LONDON (Reuters) -Investors increased their allocations to cash and reduced their overweight position in stocks in August, as expectations for global growth dropped to their lowest in eight months, a BofA survey of fund mangers published Tuesday showed.
According to the survey, 31% of respondents said they were overweight in stocks in August, down from 51% in July, while their average cash level was 4.3% of their assets under management, up from 4.1% a month before.
BofA attributed the shift to weak U.S. payrolls data for July, and the volatility shock associated with the rebound in the Japanese yen.
The S&P 500 is down 3.6% so far this month.

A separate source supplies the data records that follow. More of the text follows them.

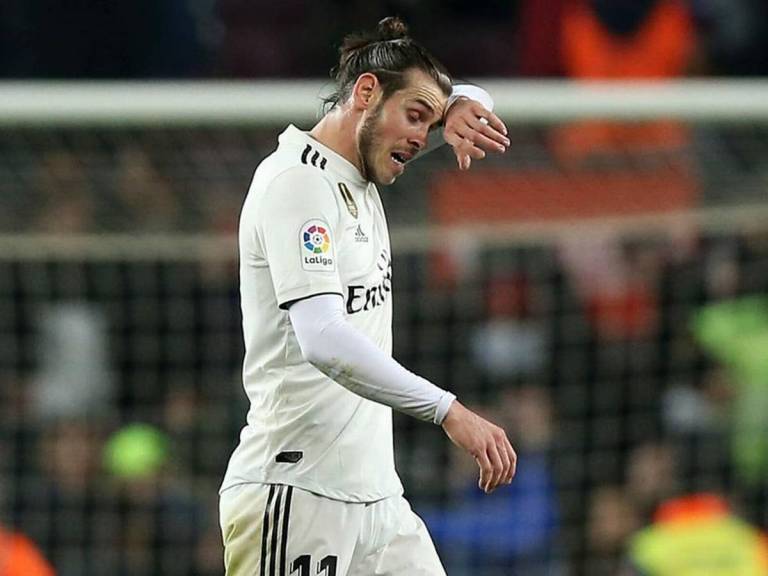 Gareth Bale dan Kepindahannya yang Terlambat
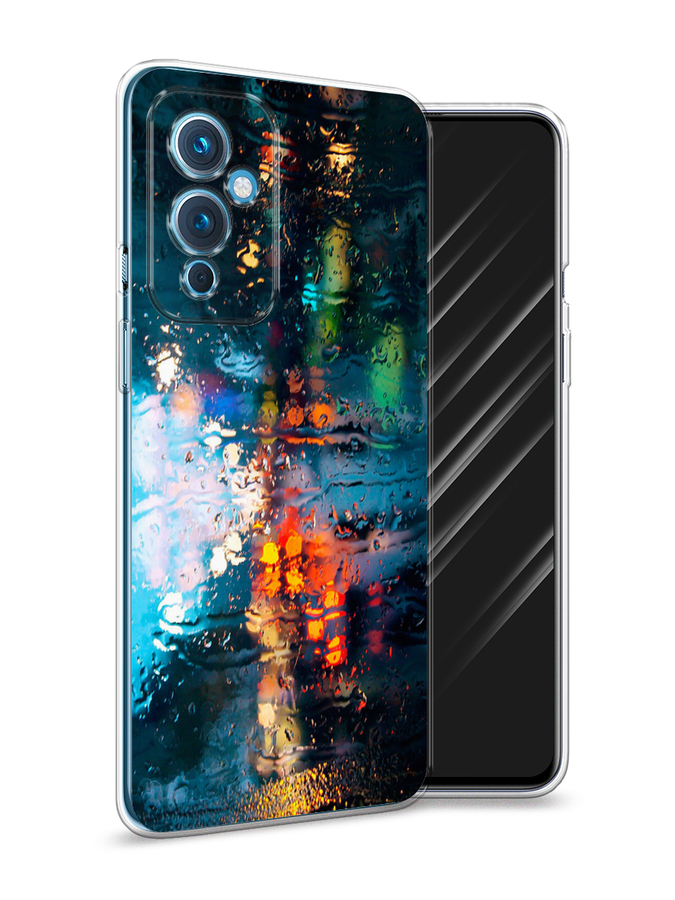 Чехол Awog на OnePlus 9 LE2110 / ВанПлас 9 LE2110 "Абстракция 28", Разноцветный, 152750-3
Чехол Awog на OnePlus 9 LE2110 / ВанПлас 9 LE2110 "Абстракция 28", Разноцветный, 152750-3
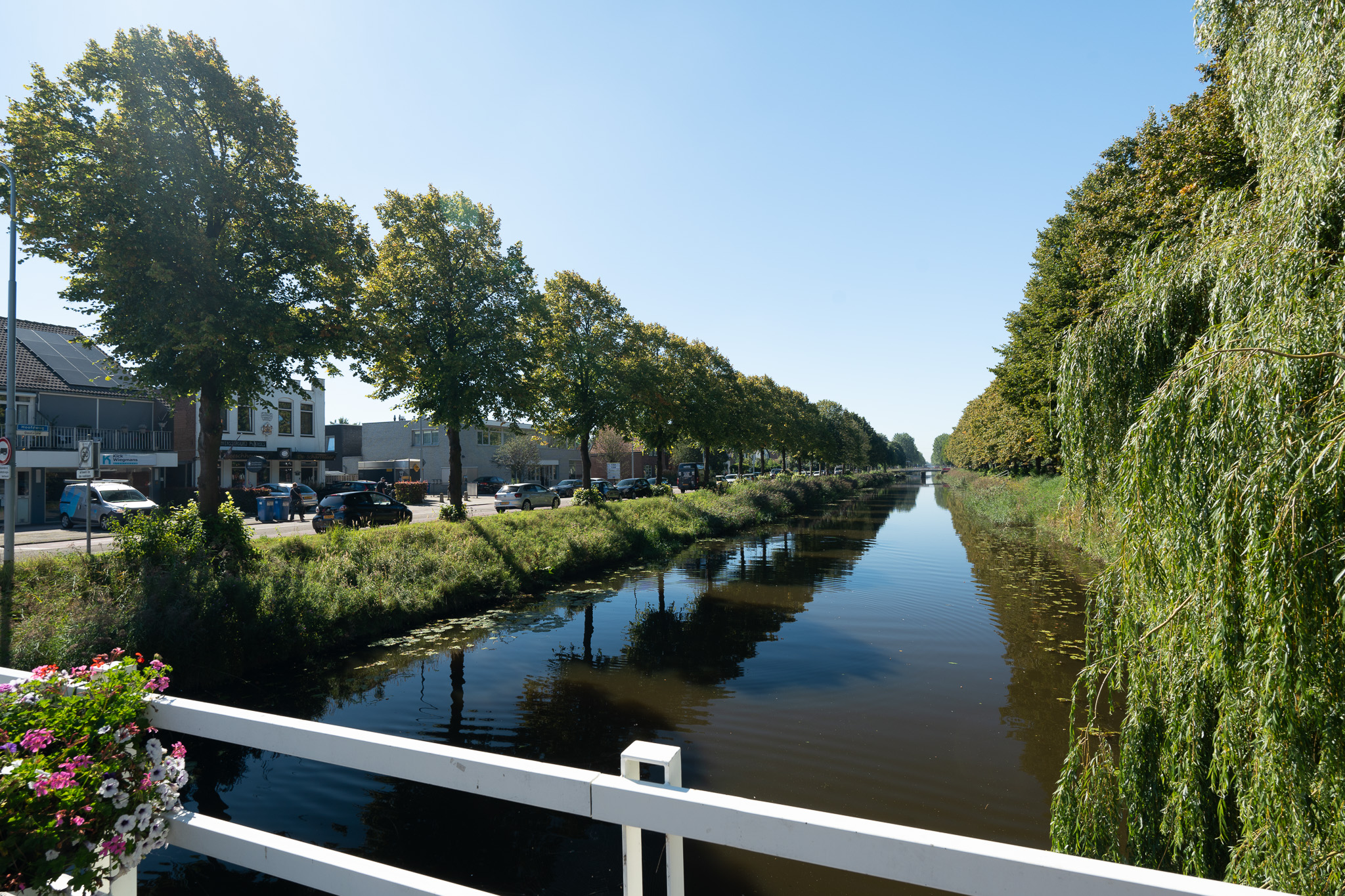 Hoofdweg 1364 , 2153 LT Nieuw-vennep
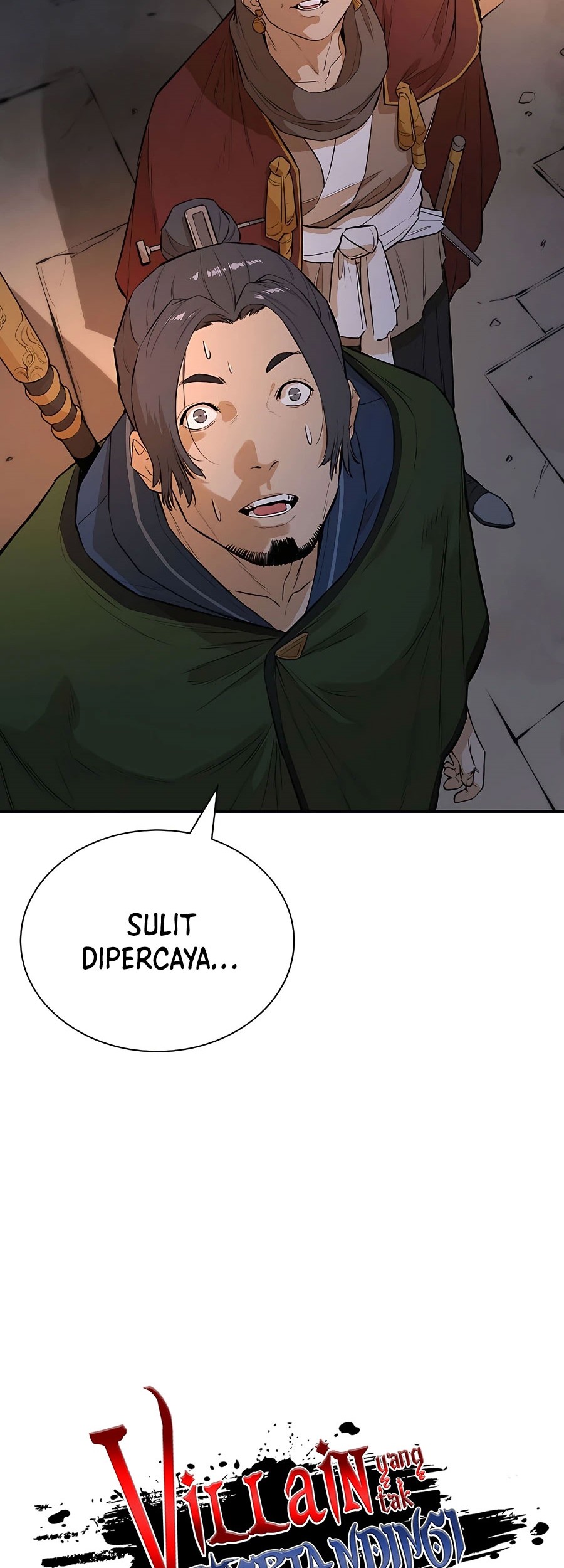 Villain Unrivaled Chapter 44 - halaman 78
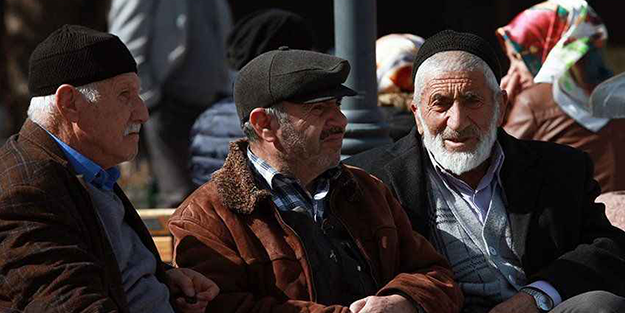 Bayram öncesi yüzde 20 indirim yapıldı! Emeklilere hayırlı olsun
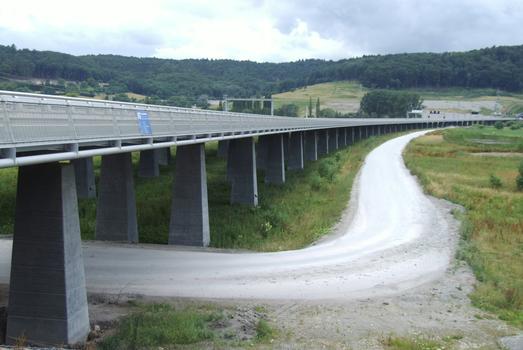 Viaduc de Lorentzweiler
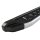 Trittbretter passend für VW Amarok ab 09/2010 (Model: NEWS, Farbe: Grau) mit ABE
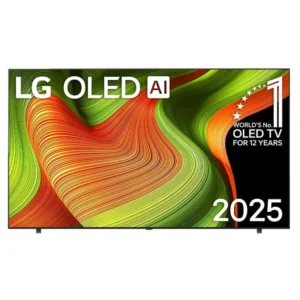 OLED LG - OLED65B56LA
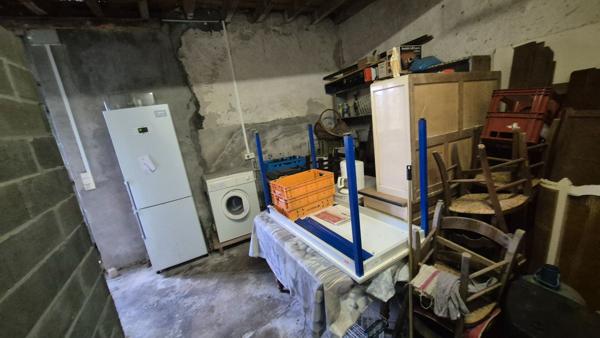 Maison 6 pièces 144 m2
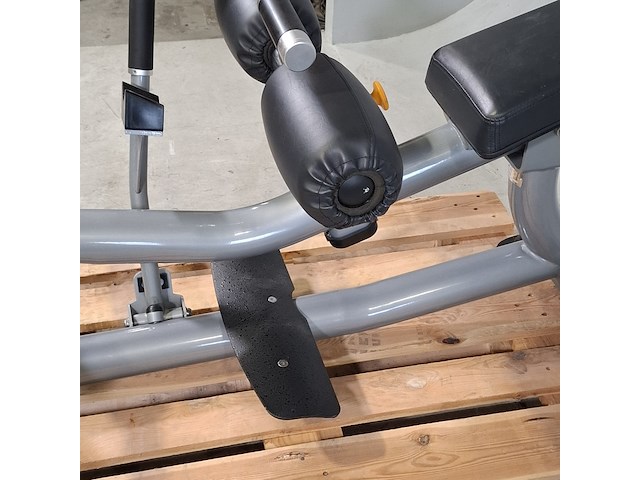 Fitnessapparaat - afbeelding 7 van  8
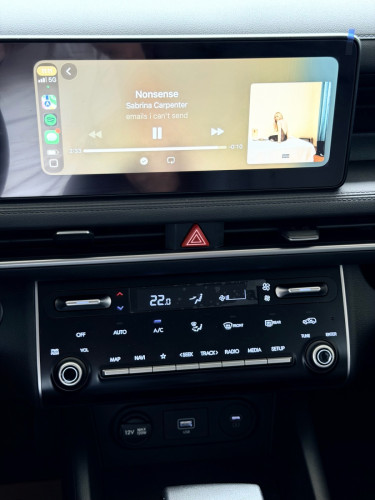 Hyundai STARGAZER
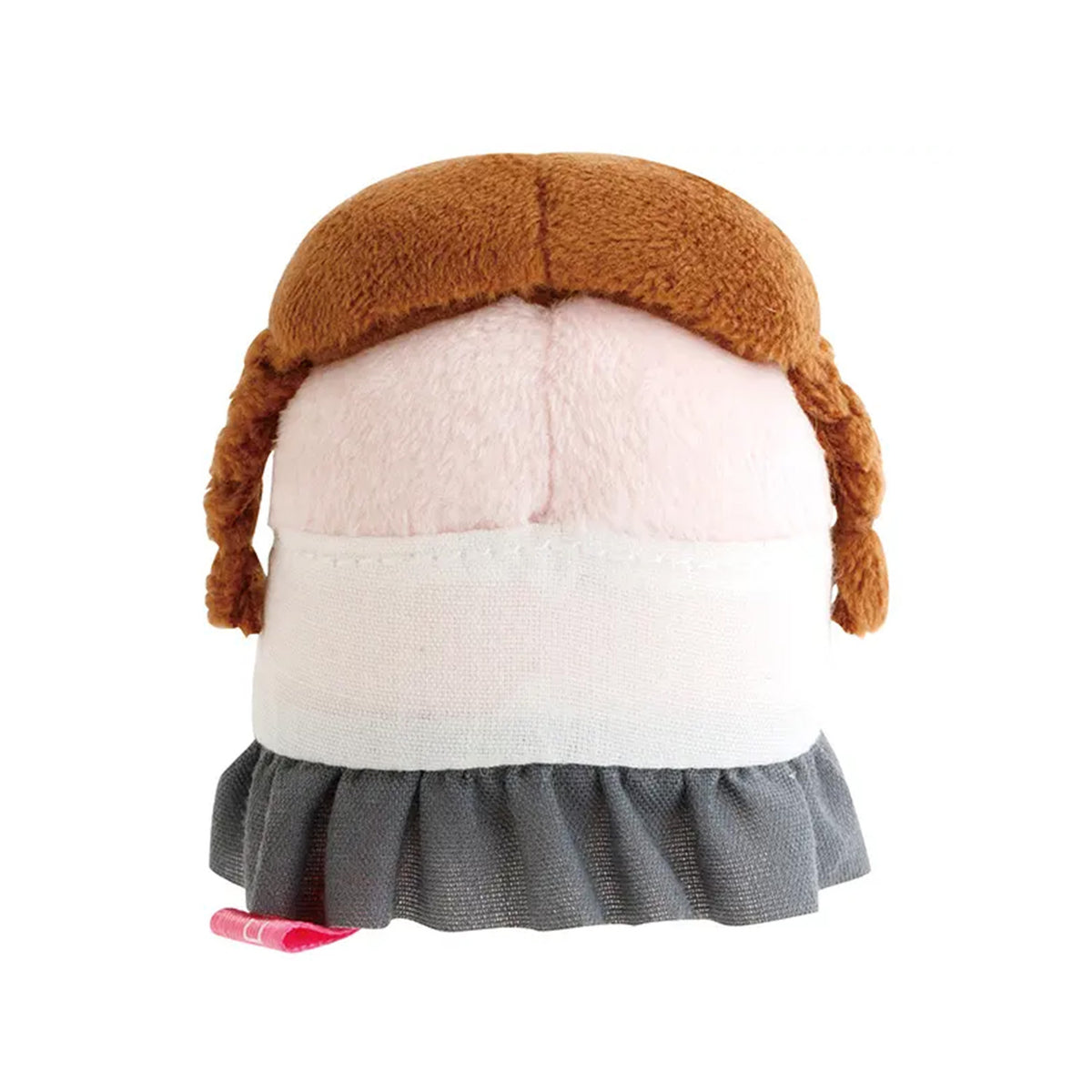 Sumikko Gurashi | High School | Pink Tapioca (Student) Tenori Mini Plush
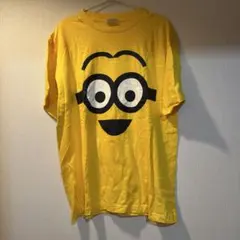 USJ ミニオン　Tシャツ　Lサイズ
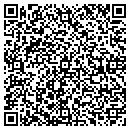 QR code with Haislip Auto Service contacts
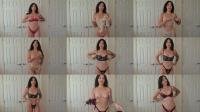  Tattooed Temptress - Get to know me custom [FullHD 1080]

It tumbled 2.7% on the day of the payrolls report and a further 2% the following session, after Japan's Nikkei share index fell by its most in a day since 1987.
Market players have also pointed to the rebound in the yen and the resulting wind-down of carry trades used by investors to juice their bets, as being behind the sell off.
Shares around the world have been rebounding in recent sessions, however.
BofA said 189 participants with $508 billion of assets under management responded to the survey, and a net 47% of survey respondents expect a weaker global economy in the next 12 months, down 20 percentage points from July.
However, 76% of respondents to the survey said they still expect a "soft landing" for the global economy, referring to a gradual slowdown as opposed to a more dramatic "hard landing" or a "no landing" scenario in which growth does not slow at all.
This conviction "is driven by expectations for lower interest rates," BofA said, as 93% of respondents expect short-term rates to be lower in 12 months' time, the highest in the past 24 years.
The survey found 60% of respondents expect four or more rate cuts from the U.S. Federal Reserve over the next 12 months.
Allocation to Japanese equities saw the largest one-month drop since April 16. Investors moved from a net 7% overweight in July to a net 9% underweight in August, the first net underweight since July 2023.